**INPUT DATA**
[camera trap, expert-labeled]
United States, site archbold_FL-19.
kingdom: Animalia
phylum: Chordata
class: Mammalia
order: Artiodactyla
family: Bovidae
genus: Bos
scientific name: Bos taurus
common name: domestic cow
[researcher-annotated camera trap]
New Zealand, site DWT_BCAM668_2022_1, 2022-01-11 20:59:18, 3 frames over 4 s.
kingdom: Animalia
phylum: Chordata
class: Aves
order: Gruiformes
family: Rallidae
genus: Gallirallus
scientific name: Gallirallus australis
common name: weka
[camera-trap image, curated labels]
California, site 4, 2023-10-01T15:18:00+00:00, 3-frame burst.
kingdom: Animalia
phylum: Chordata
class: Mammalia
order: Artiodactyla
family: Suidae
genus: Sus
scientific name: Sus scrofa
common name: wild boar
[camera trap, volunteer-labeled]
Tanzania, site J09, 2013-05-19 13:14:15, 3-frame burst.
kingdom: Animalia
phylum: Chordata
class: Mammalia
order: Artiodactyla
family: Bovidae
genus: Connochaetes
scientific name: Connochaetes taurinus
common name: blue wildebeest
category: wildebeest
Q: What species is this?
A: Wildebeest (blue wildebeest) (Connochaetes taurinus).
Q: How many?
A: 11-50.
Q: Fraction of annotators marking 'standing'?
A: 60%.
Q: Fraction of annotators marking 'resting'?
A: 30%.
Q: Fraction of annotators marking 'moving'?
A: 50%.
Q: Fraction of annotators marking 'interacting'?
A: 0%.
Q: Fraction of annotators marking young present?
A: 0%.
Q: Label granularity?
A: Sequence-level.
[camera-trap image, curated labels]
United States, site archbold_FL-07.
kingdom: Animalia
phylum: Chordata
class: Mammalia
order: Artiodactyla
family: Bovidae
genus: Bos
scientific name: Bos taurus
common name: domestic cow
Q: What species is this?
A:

**WORK REQUIRED**
Every line of the entries above that includes "annotators" should be copied.

**EXERCISE SOLUTION**
Q: Fraction of annotators marking 'standing'?
Q: Fraction of annotators marking 'resting'?
Q: Fraction of annotators marking 'moving'?
Q: Fraction of annotators marking 'interacting'?
Q: Fraction of annotators marking young present?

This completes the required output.